» **TASK BRIEF**: Transcribe the passage from the blog post about the Supporting Actress Smackdown from "For the last" up to and including "get around to.".
-------- EXCERPTED TEXT
Friday, August 23, 2013

SMACKDOWN COUNTDOWN



                It’s not quite here yet. I believe August 31 is the day the Film Experience will be hosting  the long awaited return of StinkyLulu’s amazing Supporting Actress Smackdown.(Here in the Land of Crossed Wires I somehow got the impression it was going to be the 24th so I rushed to get these last few posts done). But, whatever, I’ve been looking forward to it since the announcement last month. That’s when 1952 was revealed as the target year. So this past month I’ve been revisiting key ’52 titles. Some are permanent and much-viewed  favorites of mine; others I haven’t seen in decades. I even caught up with a couple I’d never watched before. And, of course, I revisited the five Oscar nominated supporting actress performances from that year. In other words I couldn’t resist playing along at home.
             For the last few weeks I’ve been posting pieces on some of the notable performances that weren’t nominated that year, spotlighting seven actresses whose work intrigued me for one reason or another. And there are still quite a few faves  I just didn’t get around to. 

            For instance:

DIANA DORS in “The Last Page” – a neat British B, picked up by Lippert for fleapit showings
 in the States – where it was radically re-titled  “Man Bait”. Fading American stars George Brent and Marguerite Chapman are the leads and don’t do badly. But it’s Dors who steals the picture; she works in a stuffy bookshop and (echoes of Dorothy Malone in “The Big Sleep”) just yearns for a little fun. For Dors, however, the fun's over practically before it's begun - and she's up to her eyelashes in blackmail, robbery and worse. A sympathetic, nicely judged performance - and one more indication that the British film world could have and should have done better by Miss D.
----------------
-------- SUPPLIED DATA
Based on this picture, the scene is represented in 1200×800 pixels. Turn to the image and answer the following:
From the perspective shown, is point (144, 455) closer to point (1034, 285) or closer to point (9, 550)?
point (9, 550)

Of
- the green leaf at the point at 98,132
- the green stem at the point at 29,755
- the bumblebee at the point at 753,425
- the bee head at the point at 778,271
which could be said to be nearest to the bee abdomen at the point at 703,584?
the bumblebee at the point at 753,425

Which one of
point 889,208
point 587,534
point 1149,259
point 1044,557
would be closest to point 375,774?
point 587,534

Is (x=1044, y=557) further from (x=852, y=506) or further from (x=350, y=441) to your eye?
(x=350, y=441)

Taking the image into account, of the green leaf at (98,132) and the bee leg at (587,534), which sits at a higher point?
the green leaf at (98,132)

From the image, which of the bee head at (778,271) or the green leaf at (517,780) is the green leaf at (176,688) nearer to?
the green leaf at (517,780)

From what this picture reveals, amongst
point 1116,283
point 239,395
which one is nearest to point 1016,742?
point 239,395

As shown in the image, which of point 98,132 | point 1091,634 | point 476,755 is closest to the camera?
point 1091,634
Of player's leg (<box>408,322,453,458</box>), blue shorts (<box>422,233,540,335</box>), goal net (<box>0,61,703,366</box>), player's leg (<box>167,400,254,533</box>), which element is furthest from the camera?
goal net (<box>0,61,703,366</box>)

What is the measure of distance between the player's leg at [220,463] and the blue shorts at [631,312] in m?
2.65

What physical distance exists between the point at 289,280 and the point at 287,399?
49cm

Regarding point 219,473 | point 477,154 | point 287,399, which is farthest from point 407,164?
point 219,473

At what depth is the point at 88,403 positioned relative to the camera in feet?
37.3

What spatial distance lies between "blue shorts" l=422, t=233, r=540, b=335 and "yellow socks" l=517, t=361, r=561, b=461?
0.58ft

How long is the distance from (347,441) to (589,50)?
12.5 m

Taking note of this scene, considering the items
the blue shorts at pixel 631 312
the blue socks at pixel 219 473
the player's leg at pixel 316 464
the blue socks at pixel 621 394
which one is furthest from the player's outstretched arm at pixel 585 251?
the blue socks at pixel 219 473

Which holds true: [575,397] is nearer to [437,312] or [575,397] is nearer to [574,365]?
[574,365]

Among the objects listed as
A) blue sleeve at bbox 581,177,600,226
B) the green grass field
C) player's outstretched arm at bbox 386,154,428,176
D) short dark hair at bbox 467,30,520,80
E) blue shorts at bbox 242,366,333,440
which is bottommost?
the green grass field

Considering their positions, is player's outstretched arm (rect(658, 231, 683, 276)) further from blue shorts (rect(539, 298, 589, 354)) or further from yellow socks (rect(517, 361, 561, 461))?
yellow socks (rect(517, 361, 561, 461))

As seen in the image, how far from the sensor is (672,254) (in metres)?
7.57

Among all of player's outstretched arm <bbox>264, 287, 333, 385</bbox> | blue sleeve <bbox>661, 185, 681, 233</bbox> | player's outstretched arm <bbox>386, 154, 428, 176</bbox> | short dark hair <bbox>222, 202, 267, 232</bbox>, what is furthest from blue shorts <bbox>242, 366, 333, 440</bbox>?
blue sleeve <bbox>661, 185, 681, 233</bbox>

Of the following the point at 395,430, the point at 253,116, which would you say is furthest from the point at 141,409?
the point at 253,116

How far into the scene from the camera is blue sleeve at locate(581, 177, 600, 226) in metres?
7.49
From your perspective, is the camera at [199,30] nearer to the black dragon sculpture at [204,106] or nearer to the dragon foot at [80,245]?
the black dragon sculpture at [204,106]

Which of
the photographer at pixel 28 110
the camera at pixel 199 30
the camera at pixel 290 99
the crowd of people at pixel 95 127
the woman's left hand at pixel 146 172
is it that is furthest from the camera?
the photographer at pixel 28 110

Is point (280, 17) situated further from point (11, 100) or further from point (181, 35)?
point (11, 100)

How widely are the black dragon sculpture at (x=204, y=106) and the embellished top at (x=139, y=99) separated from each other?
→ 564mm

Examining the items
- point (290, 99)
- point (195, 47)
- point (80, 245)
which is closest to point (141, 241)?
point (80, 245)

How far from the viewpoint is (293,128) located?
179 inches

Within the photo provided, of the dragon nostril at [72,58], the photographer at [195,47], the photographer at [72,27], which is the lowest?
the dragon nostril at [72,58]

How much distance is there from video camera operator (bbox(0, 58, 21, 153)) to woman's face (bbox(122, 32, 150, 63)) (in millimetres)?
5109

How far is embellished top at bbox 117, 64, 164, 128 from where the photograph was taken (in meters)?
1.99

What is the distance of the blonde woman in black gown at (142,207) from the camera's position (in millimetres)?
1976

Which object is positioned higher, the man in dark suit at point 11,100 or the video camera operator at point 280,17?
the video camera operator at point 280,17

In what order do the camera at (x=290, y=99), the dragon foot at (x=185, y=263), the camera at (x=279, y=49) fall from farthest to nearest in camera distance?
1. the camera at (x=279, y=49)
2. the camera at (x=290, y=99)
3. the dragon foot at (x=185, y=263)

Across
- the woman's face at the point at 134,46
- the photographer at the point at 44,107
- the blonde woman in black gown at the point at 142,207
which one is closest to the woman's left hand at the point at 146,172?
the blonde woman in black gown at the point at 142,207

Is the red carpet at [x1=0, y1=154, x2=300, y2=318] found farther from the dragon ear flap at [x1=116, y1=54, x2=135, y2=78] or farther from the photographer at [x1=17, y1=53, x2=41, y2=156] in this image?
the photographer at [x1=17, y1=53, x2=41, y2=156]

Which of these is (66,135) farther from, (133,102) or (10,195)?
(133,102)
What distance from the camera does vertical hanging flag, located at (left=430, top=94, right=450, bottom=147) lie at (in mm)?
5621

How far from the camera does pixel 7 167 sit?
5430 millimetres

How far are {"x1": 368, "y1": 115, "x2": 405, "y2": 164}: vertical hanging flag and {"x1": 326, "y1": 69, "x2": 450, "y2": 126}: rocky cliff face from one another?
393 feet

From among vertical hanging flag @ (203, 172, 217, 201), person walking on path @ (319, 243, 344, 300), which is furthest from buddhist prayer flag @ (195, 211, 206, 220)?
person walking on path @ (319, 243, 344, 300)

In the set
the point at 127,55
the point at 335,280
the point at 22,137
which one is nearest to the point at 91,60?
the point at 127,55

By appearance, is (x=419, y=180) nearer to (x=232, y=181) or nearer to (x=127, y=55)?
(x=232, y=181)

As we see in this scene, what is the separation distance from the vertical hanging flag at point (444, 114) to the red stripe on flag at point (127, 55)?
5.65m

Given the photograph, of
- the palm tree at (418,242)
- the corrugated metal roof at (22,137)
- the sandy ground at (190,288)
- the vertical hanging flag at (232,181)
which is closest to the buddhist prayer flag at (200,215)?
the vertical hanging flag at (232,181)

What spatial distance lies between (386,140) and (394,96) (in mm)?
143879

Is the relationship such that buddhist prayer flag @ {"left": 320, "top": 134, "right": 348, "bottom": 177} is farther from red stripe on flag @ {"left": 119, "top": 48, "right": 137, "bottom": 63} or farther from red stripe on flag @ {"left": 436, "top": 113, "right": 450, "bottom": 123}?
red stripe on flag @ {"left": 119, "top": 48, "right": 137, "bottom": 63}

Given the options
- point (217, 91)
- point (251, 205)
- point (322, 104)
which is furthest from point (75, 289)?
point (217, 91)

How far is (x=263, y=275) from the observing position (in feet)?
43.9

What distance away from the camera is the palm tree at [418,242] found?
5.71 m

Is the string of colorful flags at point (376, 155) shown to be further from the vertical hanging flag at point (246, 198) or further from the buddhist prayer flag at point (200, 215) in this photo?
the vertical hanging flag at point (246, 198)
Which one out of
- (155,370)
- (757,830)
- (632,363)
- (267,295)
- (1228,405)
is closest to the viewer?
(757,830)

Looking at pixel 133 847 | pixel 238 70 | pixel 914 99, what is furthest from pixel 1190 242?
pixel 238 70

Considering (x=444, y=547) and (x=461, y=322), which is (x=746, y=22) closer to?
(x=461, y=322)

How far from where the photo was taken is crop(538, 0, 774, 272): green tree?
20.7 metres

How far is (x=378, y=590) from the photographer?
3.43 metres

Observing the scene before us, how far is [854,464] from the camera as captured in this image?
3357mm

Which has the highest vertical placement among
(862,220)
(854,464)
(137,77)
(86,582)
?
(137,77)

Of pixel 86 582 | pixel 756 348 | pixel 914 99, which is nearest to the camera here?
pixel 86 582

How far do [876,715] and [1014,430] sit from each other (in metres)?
----------------
» **TASK OUTPUT**:
For the last few weeks I’ve been posting pieces on some of the notable performances that weren’t nominated that year, spotlighting seven actresses whose work intrigued me for one reason or another. And there are still quite a few faves  I just didn’t get around to.